▸ ACTIVITY:
The word "update" may appear in lines of the data below. Say how many lines hold it, giving only the number.

..............................

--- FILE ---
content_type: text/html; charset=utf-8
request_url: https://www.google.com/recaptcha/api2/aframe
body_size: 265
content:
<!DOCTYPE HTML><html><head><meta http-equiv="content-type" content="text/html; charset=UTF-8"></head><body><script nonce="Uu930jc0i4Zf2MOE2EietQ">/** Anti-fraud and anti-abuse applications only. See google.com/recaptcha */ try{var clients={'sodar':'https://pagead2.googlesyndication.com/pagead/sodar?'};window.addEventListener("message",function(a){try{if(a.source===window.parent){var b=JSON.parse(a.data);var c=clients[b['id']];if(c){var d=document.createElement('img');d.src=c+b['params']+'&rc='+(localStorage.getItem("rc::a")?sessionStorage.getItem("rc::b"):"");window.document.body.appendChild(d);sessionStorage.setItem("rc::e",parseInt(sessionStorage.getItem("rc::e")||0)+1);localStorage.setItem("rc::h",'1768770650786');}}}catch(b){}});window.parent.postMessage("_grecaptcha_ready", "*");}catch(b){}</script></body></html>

..............................

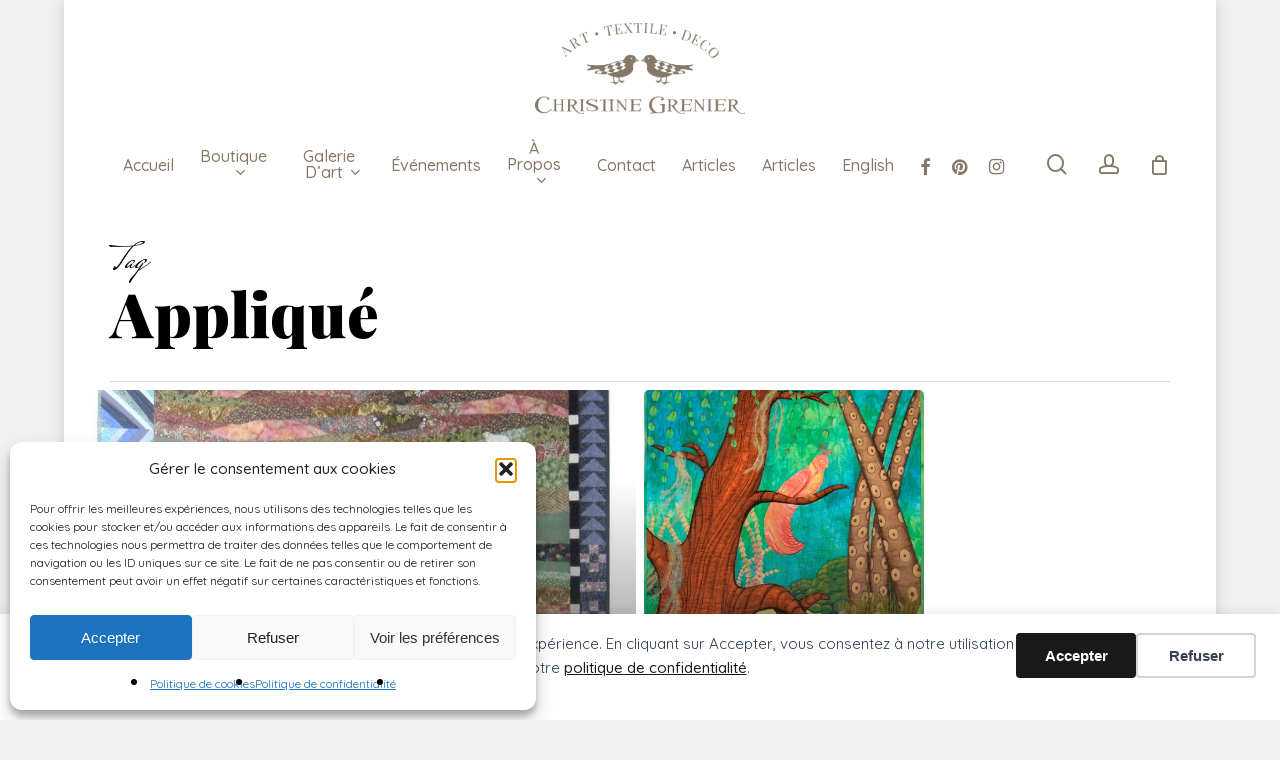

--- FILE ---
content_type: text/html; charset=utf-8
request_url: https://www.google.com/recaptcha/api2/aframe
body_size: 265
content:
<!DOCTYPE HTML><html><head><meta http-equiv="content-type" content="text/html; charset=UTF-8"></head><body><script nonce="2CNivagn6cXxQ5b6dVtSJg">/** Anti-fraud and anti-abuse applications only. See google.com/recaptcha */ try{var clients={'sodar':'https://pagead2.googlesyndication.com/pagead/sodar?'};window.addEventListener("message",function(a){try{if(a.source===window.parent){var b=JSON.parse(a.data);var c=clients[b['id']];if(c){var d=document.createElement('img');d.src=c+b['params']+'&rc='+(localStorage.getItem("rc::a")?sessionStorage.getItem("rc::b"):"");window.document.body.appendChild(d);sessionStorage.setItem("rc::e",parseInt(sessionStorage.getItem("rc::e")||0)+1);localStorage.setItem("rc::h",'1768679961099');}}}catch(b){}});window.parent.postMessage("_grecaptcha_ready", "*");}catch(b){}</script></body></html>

..............................

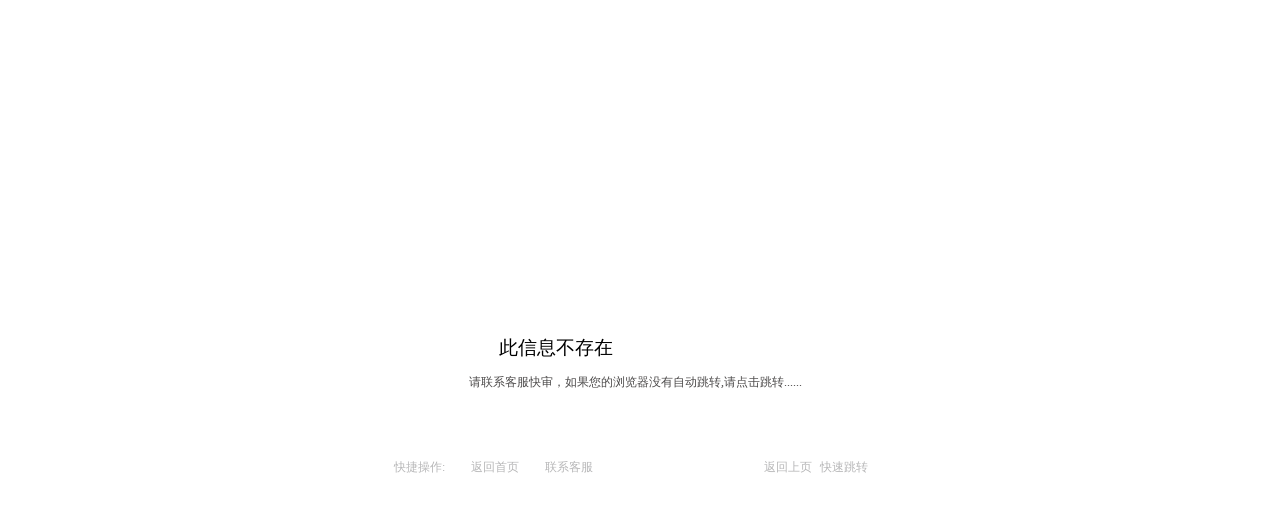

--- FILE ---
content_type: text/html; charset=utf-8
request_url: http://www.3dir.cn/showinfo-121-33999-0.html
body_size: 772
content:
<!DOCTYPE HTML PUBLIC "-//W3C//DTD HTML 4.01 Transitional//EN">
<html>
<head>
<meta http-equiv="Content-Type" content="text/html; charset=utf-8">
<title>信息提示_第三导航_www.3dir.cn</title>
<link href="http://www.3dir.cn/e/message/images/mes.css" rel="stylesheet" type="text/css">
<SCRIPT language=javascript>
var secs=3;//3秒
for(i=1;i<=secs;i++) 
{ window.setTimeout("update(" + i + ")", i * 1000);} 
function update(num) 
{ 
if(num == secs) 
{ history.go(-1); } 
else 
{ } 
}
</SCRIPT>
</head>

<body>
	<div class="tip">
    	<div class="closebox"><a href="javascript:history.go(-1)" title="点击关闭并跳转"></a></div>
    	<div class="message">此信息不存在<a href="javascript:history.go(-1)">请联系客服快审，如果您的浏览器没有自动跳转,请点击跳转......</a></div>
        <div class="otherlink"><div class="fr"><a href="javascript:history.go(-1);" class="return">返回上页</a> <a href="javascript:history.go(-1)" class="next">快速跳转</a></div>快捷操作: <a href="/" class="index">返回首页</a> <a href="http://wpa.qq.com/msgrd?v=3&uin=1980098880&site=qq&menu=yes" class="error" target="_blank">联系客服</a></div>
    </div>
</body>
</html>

..............................

▸ ANSWER TO THIS EXERCISE:
2